Thirdly, brand building is hard work. It takes skill, creativity, and time to create a strong brand that can effectively represent the organization. It also requires that a good amount of patience is necessary while waiting for outcomes.

Story telling: creating a brand that people relate to

Although there are challenges for any nonprofit wishing to strengthen its brand appeal, there is a solution.

Marketers, media experts and public relations professionals point to storytelling as one of the best ways to develop a powerful brand.

Why is storytelling seen as such an essential tool? Human beings have always loved hearing stories. To be sure, storytelling is an ancient art, with its start going all the way back to the era of early civilization. Whenever groups of humans gathered together as a society, they most likely used storytelling skills for recalling heroic events, calming fears, predicting the future, or passing down their history as an oral interpretation long before the written word existed. Today story telling remains as one of the most efficient strategies for passing along a strong message. In the nonprofit sector it is a means for spotlighting the organization’s impact and for forging an emotional bond with listeners.

We all agree that great story tellers get our attention, capture our imagination, and engage us in a unique way. A story teller makes us feel like we are actually a part of the story ourselves. This is what happens whether we are telling ghost stories while sitting around a camp fire or we are listening to an inspiring speaker at a corporate conference. And this is exactly what can happen when a nonprofit shapes its own story and shares it with the community it serves!

How nonprofits can leverage their own authentic story

Nonprofits can turn to storytelling to help gain and retain the heart, minds and wallets of potential donors.

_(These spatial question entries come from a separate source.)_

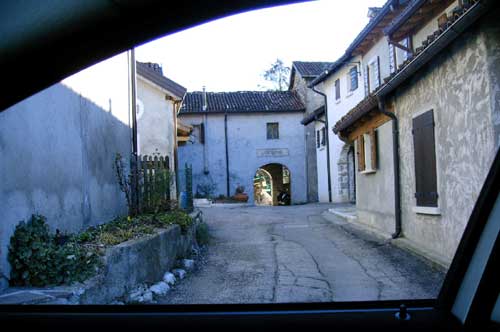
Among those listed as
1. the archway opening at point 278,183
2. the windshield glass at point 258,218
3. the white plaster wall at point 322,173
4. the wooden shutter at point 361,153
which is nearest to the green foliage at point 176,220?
the windshield glass at point 258,218

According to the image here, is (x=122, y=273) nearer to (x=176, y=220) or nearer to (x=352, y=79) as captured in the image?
(x=176, y=220)

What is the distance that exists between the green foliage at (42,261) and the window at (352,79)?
14.6m

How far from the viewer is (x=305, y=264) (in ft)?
23.9

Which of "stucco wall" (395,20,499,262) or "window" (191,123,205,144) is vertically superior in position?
"window" (191,123,205,144)

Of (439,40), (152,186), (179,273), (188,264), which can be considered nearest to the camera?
(439,40)

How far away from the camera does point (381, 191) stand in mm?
9984

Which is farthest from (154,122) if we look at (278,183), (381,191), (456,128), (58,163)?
(278,183)

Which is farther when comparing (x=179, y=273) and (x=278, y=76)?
(x=278, y=76)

  • Every story presents an opportunity to bind the organization to its followers.
  • Every story provides the opportunity to evoke an emotional reaction from the listener – to make them experience a sense of ownership for the outcome.
  • Every captivating story encourages them to act on behalf of the organization.
  • Every story enables an opportunity for the listeners to clearly understand how they will make a difference as they become an integral part of the story, driving results through their interaction.

Nonprofits can tell their story in a way that facilitates behavioral change

A story provides tangible, measurable evidence that makes a case for support. Those who hear the facts and see the picture painted by the data are the ones who can be compelled to act. The story encourages listeners to play an active role, but most of all, to step up and take responsibility for becoming a part of the solution.

Those nonprofits and their leaders who have figured out how to articulate their own distinctive story will be the ones who have found the formula for building awareness, connecting emotionally with their supporters, and achieving their goals for raising friends and funds!